L’insieme delle norme su cui è fondata la pratica di un’arte, di una professione o di una qualsiasi attività manuale o intellettuale è detta tecnica. Lo dice il dizionario Treccani, non io. Ha a che vedere con la preparazione e con l’acquisizione delle competenze, presupposti imprescindibili per potersi dichiarare idonei a iniziare una professione. Poi arriva l’esperienza. Non tutta in un colpo, a gocce.
Tra creativi che usano le immagini (Graphic Designer) e quelli che usano le parole (Copywriter), la preparazione è diversa ben al di là del mezzo usato per comunicare. Per un Graphic Designer è più precisa, più focalizzata. Ci sono i software dedicati che devi per forza saper usare perfettamente – qui le competenze non si possono millantare – e quello che produci è immediatamente riconducibile a quanto sei in grado di fare con il tuo lavoro. Al di là del gusto, al di là delle imperfezioni, al di là di tutto, nessuno può dire nulla davanti a un progetto ben realizzato.
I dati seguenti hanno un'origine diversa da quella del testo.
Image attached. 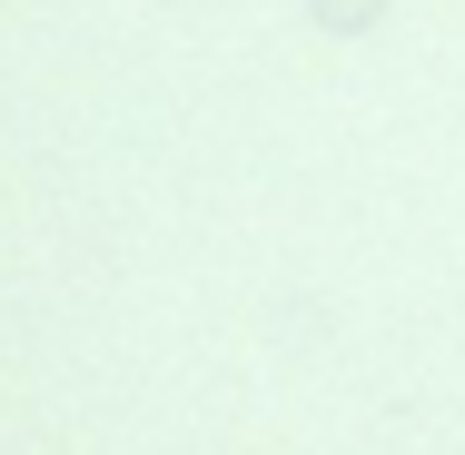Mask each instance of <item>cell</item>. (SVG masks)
Returning <instances> with one entry per match:
<instances>
[{"label": "cell", "instance_id": "obj_1", "mask_svg": "<svg viewBox=\"0 0 465 455\" xmlns=\"http://www.w3.org/2000/svg\"><path fill=\"white\" fill-rule=\"evenodd\" d=\"M317 10V30H376L386 20V0H307Z\"/></svg>", "mask_w": 465, "mask_h": 455}]
</instances>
Basta guardarlo e arriva.
Per un Copy è proprio un’altra storia. Tutti usano le parole, tutti imparano a scrivere fin da bambini, tutti possono trovare altre parole, altri concetti, altri slogan migliori dei tuoi. Tutti. Anche quel simpatico del fruttivendolo sotto casa, che ogni volta che ti saluta al mattino se ne inventa una nuova. La sua creatività è decisamente sopra la media, ben superiore alla tua quando fissi impietrito il monitor in cerca di ispirazione. E da qui non se ne esce. Lavorare con le parole è una cosa che tutti pensano di saper fare, saper fare meglio di te che lo fai di professione.
E dar loro torto è difficile. Bisogna essere più abili, più agili, più lucidi. Più bravi. Sempre. Allora, forse, si convinceranno.
Una cosa si può fare, però, se l’amore che hai per le parole e tutto quello che contengono, tutto quello che fanno scoprire, tutto quello che sanno custodire, tutto quello che sanno fare per farti volare o farti disperare, è reale: nutrirle. Se dobbiamo scrivere di qualcosa dobbiamo “sapere di non sapere” (cit. Socrate), anche quando ci sembra non ci sia più niente da scoprire dobbiamo spingerci oltre e ricominciare daccapo. Finché non guardi una cosa da dentro non la conosci davvero. Se vogliamo crescere ed espanderci dobbiamo aprirci al mondo e assorbire tutto quello che riusciamo. Poi si sceglie, cosa tenere e cosa no, ma non possiamo smettere di sondare, di studiare e comprendere se vogliamo lavorare con le parole. Con rispetto e umiltà.
Le parole hanno sostanza e hanno una portata minima e una massima. Ci impongono cautela. Ci chiedono accuratezza. Ci suggeriscono di non fermarci alla superficie, la superficie non basta mai.
Non si raggiunge mai la perfezione, come non si finisce mai di imparare, ma questo un Copy lo sa. Si può sempre fare meglio e, spesso, sono gli altri a fare meglio, anche questo un Copy sa. Quello che gli altri ignorano invece è che un Copy che sa il fatto suo è un piccolo universo in perenne espansione. Uno qualsiasi di loro non sarà mai uguale all’altro. E poi “qualsiasi” è un termine che un Copy vero non userebbe mai.